Extend the forum thread about finding the inverse of a matrix in a large linear system, starting after its last reply.

▸ Document passage
- - -
You could use Cramer's rule.

 

[Blue2Sky]

True. But my situation is that it is a large system. To use Cramer's rule would be expensive. I was wondering if because I have a known transformation (a known X and its corresponding B vector), that there may be something else that could be done.
For example, if I write
x = A^-1 * b
Then perform a dyadic product with a known vector, d, (of my choosing):
xd = A^-1 * bd
Then:
(xd)((bd)^-1) = A^-1

Something like this. However I know that you can't take an inverse of a dyad. This was my idea, but I just haven't used tensors in a long while and don't even know if what I am asking is possible.
Thanks

 

[rbj]

hey Blue, try using the LaTeX feature here. it helps you express your mathematical thinking and it helps us read what you express accurately.do you simply want to solve for $\mathbf{x}$? or do you want $\mathbf{A}^{-1}$?
- - -
▸ Information shown
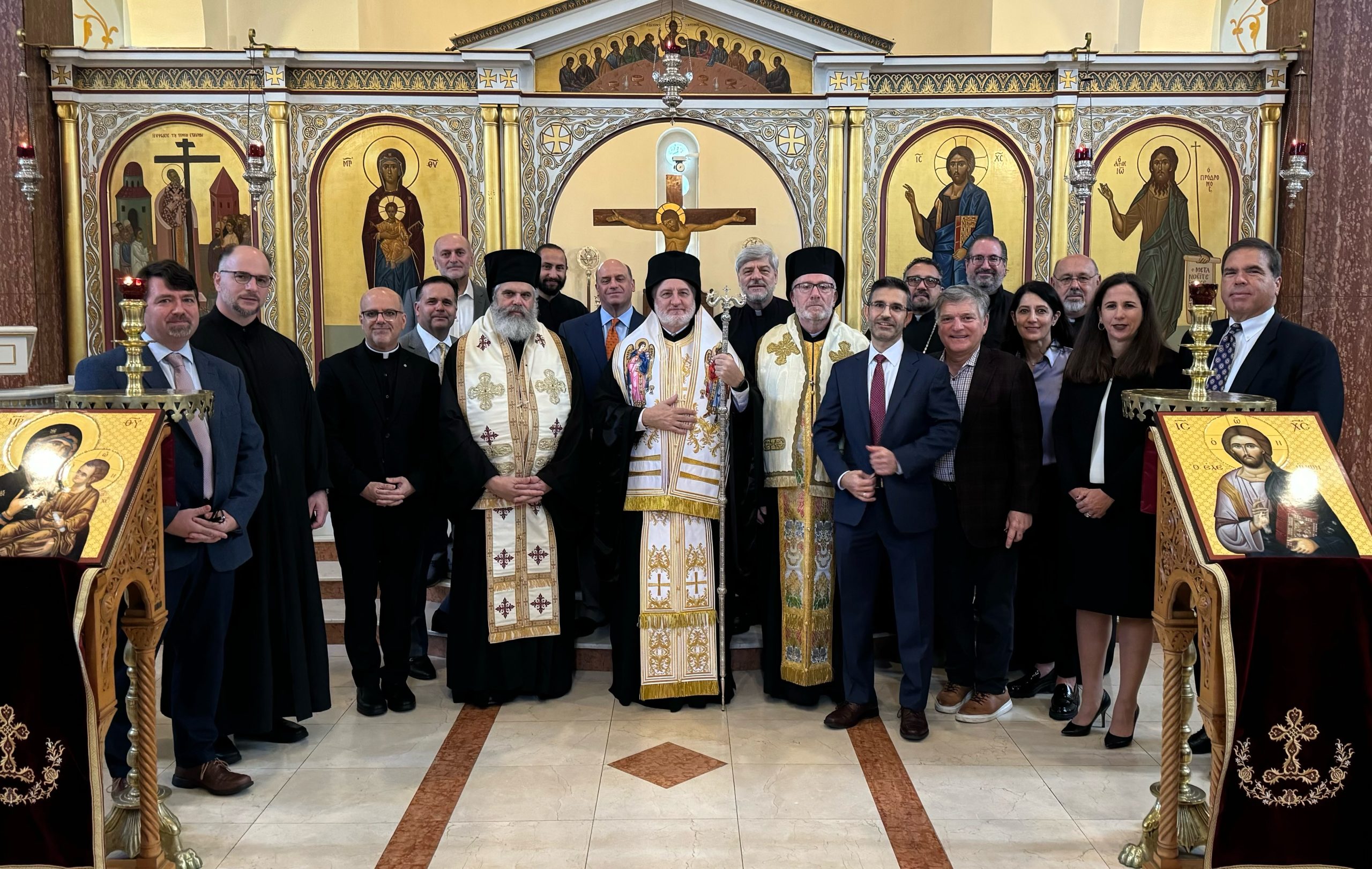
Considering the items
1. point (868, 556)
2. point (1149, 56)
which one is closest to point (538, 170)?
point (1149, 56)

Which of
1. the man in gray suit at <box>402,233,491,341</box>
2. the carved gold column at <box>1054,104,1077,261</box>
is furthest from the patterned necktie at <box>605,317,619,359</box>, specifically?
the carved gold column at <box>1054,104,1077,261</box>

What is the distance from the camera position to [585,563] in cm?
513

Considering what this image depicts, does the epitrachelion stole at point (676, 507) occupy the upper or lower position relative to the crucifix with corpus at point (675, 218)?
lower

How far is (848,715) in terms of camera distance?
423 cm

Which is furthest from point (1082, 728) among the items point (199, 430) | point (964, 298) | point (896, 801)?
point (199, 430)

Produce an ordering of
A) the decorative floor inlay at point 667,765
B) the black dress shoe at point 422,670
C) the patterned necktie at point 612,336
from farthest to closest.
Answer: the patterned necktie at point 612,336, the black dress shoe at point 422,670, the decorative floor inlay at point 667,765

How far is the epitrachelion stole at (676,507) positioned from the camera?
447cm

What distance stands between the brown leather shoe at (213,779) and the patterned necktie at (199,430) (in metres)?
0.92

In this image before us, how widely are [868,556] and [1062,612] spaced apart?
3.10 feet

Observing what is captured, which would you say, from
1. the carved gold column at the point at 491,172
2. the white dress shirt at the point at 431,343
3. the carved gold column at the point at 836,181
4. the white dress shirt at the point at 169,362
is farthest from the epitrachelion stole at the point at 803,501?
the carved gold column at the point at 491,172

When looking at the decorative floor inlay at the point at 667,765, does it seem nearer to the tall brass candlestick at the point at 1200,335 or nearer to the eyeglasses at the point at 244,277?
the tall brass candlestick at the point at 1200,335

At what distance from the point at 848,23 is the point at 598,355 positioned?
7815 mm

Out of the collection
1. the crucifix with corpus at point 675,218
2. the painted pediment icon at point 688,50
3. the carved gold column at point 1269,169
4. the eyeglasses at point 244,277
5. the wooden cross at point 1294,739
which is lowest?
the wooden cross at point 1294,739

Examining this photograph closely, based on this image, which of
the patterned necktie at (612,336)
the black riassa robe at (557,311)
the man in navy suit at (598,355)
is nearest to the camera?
- - -
▸ The output
 

[Blue2Sky]

Sorry. Yes I want $\mathbf{A}^{-1}$ (actually, particular entries in $\mathbf{A}^{-1}$) . I have A and an x,b pair. My math from earlier (which I know you can't do unless the dyad is complete... but it was my original thinking):

$\mathbf{x}$ = $\mathbf{A}^{-1}$$\mathbf{b}$
Make dyadic product with clever vector $\mathbf{d}$:
$\mathbf{xd}$ = $\mathbf{A}^{-1}$$\mathbf{bd}$
then,
$\mathbf{(xd)}$$\mathbf{(bd)}^{-1}$ = $\mathbf{A}^{-1}$

My thought was that $\mathbf{d}$ could be chosen so that $\mathbf{(bd)}^{-1}$ might be simple. Again the tensor math here is not correct, I just wanted to throw out my thought.
Thanks.